▶ **Documento di partenza**:
++++++++
«La strada della riduzione dell’impatto ambientale è l’unica percorribile, a fare la differenza è il come: non con scelte ideologiche come quelle ipotizzate nella prima versione del Green Deal ma con un pragmatismo che coniughi produzione e sostenibilità». Paolo De Castro, per tre legislature parlamentare europeo e prima deputato e ministro in Italia, è tra politici e amministratori di vario grado quello che di gran lunga conosce meglio il settore agricolo e agroalimentare.
Dopo le elezioni dello scorso giugno e la recente presentazione dei commissari da parte della presidente Ursula von der Leyen, nessuno meglio di lui può fare il punto sulla nuova legislatura europea che per Parlamento e Commissione si apre con una priorità in grado di decidere i destini dell’agricoltura europea e italiana per i prossimi anni: scrivere la nuova Pac.
Dopo 15 anni non è più parlamentare europeo. Agricoltura e agroalimentare italiani hanno perso un riferimento importante in Europa.
«Dopo tanti anni bisogna lasciare il campo ai più giovani. Ma continuerò a dedicarmi a questo straordinario settore così come ho fatto per gran parte della mia vita. Ovviamente in forme diverse, dato che non sarò nelle istituzioni. Potrò ancora dire la mia e fornire suggerimenti e indicazioni a chi me lo chiederà».
Ma lo farà da Bologna o da Bruxelles, magari come consulente di qualche commissario?
«Per ora sono tornato a insegnare Economia e Politica agraria all’Università di Bologna, dove sono professore ordinario. Poi si vedrà».
++++++++
▶ **Materiale**:
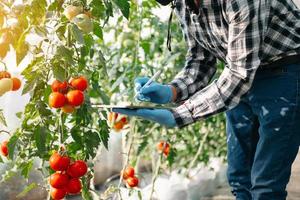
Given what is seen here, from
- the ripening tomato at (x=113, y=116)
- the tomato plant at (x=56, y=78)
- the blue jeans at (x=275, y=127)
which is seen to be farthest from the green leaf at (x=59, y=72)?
the ripening tomato at (x=113, y=116)

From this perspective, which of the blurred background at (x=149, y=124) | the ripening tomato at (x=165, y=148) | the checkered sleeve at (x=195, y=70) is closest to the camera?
the checkered sleeve at (x=195, y=70)

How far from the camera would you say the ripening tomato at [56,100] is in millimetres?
1188

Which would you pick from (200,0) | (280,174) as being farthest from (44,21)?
(280,174)

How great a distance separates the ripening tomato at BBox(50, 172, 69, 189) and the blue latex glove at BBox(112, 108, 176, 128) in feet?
0.69

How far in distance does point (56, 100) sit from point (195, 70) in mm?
567

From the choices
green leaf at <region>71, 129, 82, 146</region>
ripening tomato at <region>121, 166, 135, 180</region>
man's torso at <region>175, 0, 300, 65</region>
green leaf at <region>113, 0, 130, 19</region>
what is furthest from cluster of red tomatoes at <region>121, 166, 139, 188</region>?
green leaf at <region>113, 0, 130, 19</region>

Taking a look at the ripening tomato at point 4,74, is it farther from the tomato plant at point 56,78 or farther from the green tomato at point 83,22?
the green tomato at point 83,22

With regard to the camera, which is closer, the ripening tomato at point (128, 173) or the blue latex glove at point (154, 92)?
the blue latex glove at point (154, 92)

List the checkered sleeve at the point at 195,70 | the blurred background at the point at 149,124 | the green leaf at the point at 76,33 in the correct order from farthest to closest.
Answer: the blurred background at the point at 149,124, the checkered sleeve at the point at 195,70, the green leaf at the point at 76,33

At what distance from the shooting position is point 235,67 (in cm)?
128

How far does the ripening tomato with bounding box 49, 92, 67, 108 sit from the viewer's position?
3.90 ft

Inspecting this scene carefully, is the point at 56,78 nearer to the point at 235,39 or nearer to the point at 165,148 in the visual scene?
the point at 235,39

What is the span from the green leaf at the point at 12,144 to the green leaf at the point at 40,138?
0.07 m

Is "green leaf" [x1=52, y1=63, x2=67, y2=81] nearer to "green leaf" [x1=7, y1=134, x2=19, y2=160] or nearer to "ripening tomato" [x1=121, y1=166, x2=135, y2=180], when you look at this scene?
"green leaf" [x1=7, y1=134, x2=19, y2=160]
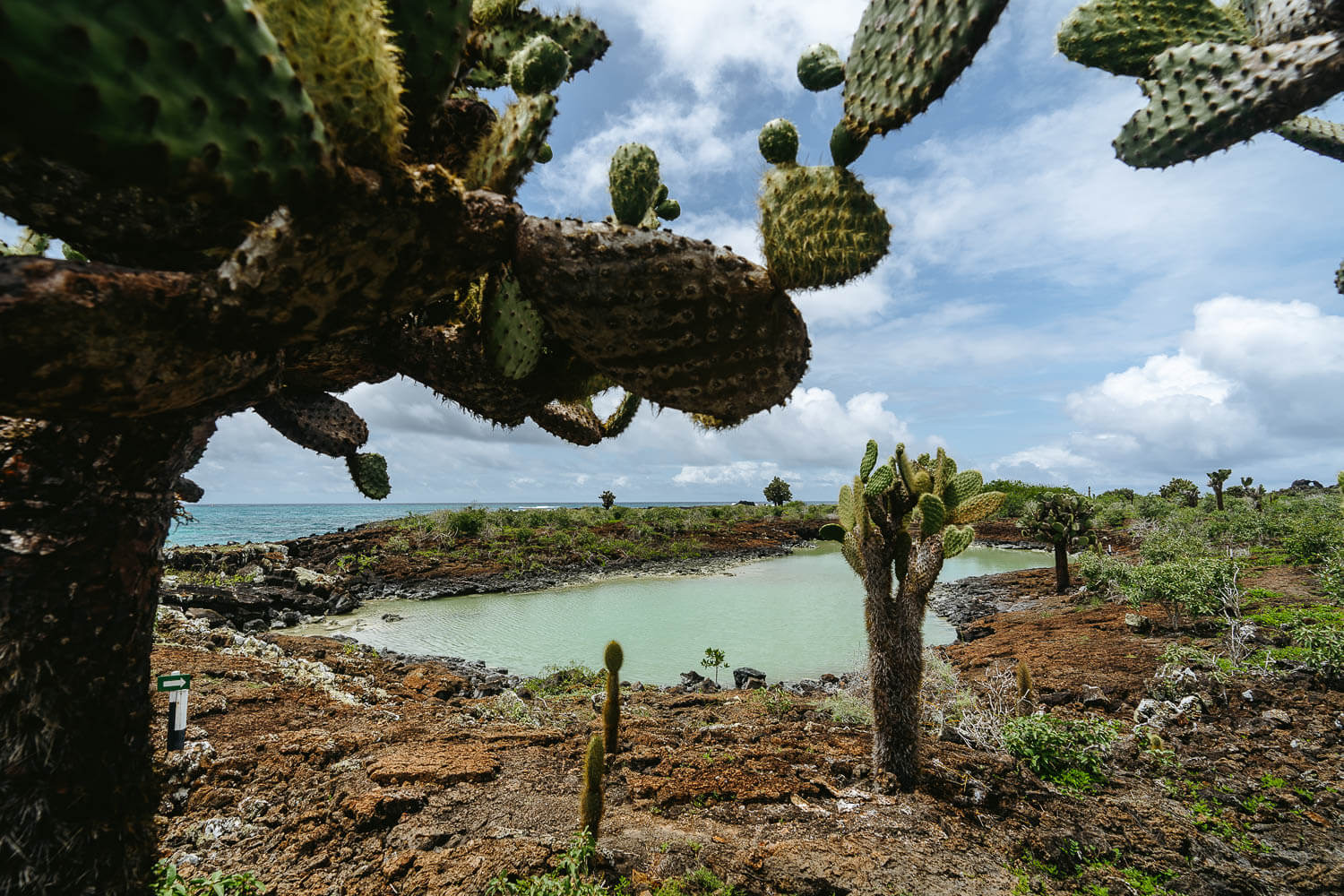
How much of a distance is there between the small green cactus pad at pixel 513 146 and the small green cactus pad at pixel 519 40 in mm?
++++++++
▶ **Compito assegnato A**: Nel documento di partenza De Castro afferma che continuerà a dedicarsi al settore in forme diverse. Spiega, in base alle sue parole, perché le forme saranno diverse.
▶ **Compito assegnato B**: Riassumi il documento di partenza in due frasi.

▶ **Risultato del compito A**: Le forme saranno diverse perché De Castro non sarà più nelle istituzioni. Potrà comunque dire la sua e fornire suggerimenti e indicazioni a chi glieli chiederà.

▶ **Risultato del compito B**: Paolo De Castro, parlamentare europeo per tre legislature e in precedenza deputato e ministro in Italia, sostiene che la riduzione dell'impatto ambientale vada perseguita non con scelte ideologiche come quelle della prima versione del Green Deal, ma con un pragmatismo che coniughi produzione e sostenibilità, mentre la nuova legislatura europea si apre con la priorità di scrivere la nuova Pac. Dopo 15 anni ha lasciato il Parlamento europeo per fare spazio ai più giovani, è tornato a insegnare Economia e Politica agraria all'Università di Bologna e continuerà a dedicarsi al settore in forme diverse.